### TEXT SHOWN

A client MUST set a Content-Type header with the value multipart/form-data , and a Content-Length header with the total size of the body in bytes. A client SHOULD set the Accept header with the value application/vnd.swift.registry.v1+json .

POST /mona/LinkedList?version=1.1.1 HTTP/1.1
Host: packages.example.com
Accept: application/vnd.swift.registry.v1+json
Content-Type: multipart/form-data;boundary="boundary"
Content-Length: 336
Expect: 100-continue
--boundary
Content-Disposition: form-data; name="source-archive"
Content-Type: application/zip
Content-Length: 32
Content-Transfer-Encoding: base64

gHUFBgAAAAAAAAAAAAAAAAAAAAAAAA==

--boundary
Content-Disposition: form-data; name="metadata"
Content-Type: application/json
Content-Transfer-Encoding: quoted-printable
Content-Length: 3

{ }

A server SHOULD require a client to perform authentication for any requests to create a package release. Use of multi-factor authentication is RECOMMENDED.

A client MAY publish releases in any order. For example, if a package has existing 1.0.0 and 2.0.0 releases, a client MAY publish a new 1.0.1 or 1.1.0 release.

### DATASET EXCERPTS
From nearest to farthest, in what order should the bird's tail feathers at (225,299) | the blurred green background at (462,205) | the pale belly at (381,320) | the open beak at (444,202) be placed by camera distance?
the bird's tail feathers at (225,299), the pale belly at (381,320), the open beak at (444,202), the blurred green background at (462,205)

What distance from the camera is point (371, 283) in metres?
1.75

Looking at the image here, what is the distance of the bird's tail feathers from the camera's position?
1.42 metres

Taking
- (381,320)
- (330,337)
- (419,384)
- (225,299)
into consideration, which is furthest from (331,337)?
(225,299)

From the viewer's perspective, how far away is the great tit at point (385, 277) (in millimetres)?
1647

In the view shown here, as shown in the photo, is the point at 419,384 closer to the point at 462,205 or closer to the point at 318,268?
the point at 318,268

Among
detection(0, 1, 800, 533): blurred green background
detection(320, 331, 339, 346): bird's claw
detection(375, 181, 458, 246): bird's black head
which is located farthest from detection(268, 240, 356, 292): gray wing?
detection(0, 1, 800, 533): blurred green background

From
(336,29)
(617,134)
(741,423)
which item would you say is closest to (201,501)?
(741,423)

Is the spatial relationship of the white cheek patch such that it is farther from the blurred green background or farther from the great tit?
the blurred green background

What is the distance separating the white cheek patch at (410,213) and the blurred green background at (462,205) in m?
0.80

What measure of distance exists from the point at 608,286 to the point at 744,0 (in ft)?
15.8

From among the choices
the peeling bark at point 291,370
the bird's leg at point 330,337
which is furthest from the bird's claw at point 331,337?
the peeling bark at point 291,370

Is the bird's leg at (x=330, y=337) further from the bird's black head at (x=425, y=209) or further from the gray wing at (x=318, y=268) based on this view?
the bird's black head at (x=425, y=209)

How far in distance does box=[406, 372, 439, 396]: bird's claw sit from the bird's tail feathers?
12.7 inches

### REQUIREMENTS
a. Rewrite the stretch of the package registry text from "A client MAY publish releases" through "or 1.1.0 release.", replacing "order" with "sequence".
b. Collect every line of the entries that contains the string "feathers", matching case exactly.
The package registry text and the entries have nothing to do with each other.

### RESULTS
a.
A client MAY publish releases in any sequence. For example, if a package has existing 1.0.0 and 2.0.0 releases, a client MAY publish a new 1.0.1 or 1.1.0 release.

b.
From nearest to farthest, in what order should the bird's tail feathers at (225,299) | the blurred green background at (462,205) | the pale belly at (381,320) | the open beak at (444,202) be placed by camera distance?
the bird's tail feathers at (225,299), the pale belly at (381,320), the open beak at (444,202), the blurred green background at (462,205)
Looking at the image here, what is the distance of the bird's tail feathers from the camera's position?
How far in distance does box=[406, 372, 439, 396]: bird's claw sit from the bird's tail feathers?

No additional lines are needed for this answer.